Source text:
* start *

# TORQUE AND PWM



## John J (Dec 29, 2007)

How great is the torque on a engine when runing PWM at reduced speeds as compaired to Liniear control? 

Is the torque as great as runing full power with PWM?

Is it some what less.?

Is it a whole lot less?


----------



## Del Tapparo (Jan 4, 2008)

Undoubtedly some "brain" will come along and correct me (feel free by the way), but I would think that the torque produced by the motor is strictly a function of what the motor does given a certain voltage. I wouldn't think there would be any difference between PWM and DC. 

The last three lines of your questions don't relate to the first. Running at full power with PWM is certainly not the same as running at reduced speeds with PWM or DC. One is full speed and the other is reduced speed! 

(And by the way ... anymore I really hesitate to attempt to answer questions on this forum for fear of being shot down by someone that claims to know more than me. Now, there are certainly lots of folks out there that do know more than I do about many things. I am also pretty sure there are many out there that are too intimidated to respond to most posts because of this. This is probably the subject of another thread, which I am sure one of the"superposters" will quickly tell me that I'm out of line for saying this, even though we have moderators that are supposed to take care of that job.)


----------



## TonyWalsham (Jan 2, 2008)

I am not technically qualified to answer that question. So I won't try. 

My practical experience is the same as Del describes. There appears to be no difference between pwm and linear. 
Apart from the voltage as Del describes, torque is also dependent on the gearing of the loco. 

What I can say about pwm compared to linear is that in general more heat is generated at the motor with pwm than with Linear where the heat is developed at the power transistor resulting in much larger heat sinks being required to keep the power transistor cool. 

How much heat is developed at the motor depends on the frequency of the pwm. Low frequency (100 Hz) usually means more heat (and motor buzzing) than a high frequency (over 5 KHz). 
Some motors handle pwm better than others. Motors that have the case vented to the atmosphere can dissipate the heat better than those that do not have venting in the motor blocks.


----------



## Greg Elmassian (Jan 3, 2008)

* end *

Stated task 1:
Copy the entries word for word, starting at the line that contains "Thinking about position, is" and continuing through the final line of the entries.
The thread and the entries below it are separate material with no connection to each other.

Information given:
* start *

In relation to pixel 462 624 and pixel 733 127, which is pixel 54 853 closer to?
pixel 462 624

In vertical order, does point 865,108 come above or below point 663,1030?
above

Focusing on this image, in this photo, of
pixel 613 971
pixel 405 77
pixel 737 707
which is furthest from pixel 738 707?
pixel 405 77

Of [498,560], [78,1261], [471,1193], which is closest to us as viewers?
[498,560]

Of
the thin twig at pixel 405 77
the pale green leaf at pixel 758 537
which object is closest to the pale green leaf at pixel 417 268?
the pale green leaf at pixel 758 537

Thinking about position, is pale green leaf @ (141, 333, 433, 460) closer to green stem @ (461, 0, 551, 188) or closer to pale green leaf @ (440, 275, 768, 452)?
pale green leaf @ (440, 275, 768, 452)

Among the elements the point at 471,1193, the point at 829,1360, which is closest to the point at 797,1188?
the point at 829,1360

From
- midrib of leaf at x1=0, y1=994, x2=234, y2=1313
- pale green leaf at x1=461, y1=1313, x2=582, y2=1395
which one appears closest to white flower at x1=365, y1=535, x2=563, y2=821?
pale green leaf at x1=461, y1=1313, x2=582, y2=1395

* end *

Stated task 2:
In the thread on torque and PWM, translate this sentence into Spanish: "Some motors handle pwm better than others."

Task solution 1:
Thinking about position, is pale green leaf @ (141, 333, 433, 460) closer to green stem @ (461, 0, 551, 188) or closer to pale green leaf @ (440, 275, 768, 452)?
pale green leaf @ (440, 275, 768, 452)

Among the elements the point at 471,1193, the point at 829,1360, which is closest to the point at 797,1188?
the point at 829,1360

From
- midrib of leaf at x1=0, y1=994, x2=234, y2=1313
- pale green leaf at x1=461, y1=1313, x2=582, y2=1395
which one appears closest to white flower at x1=365, y1=535, x2=563, y2=821?
pale green leaf at x1=461, y1=1313, x2=582, y2=1395

Task solution 2:
Algunos motores toleran el pwm mejor que otros.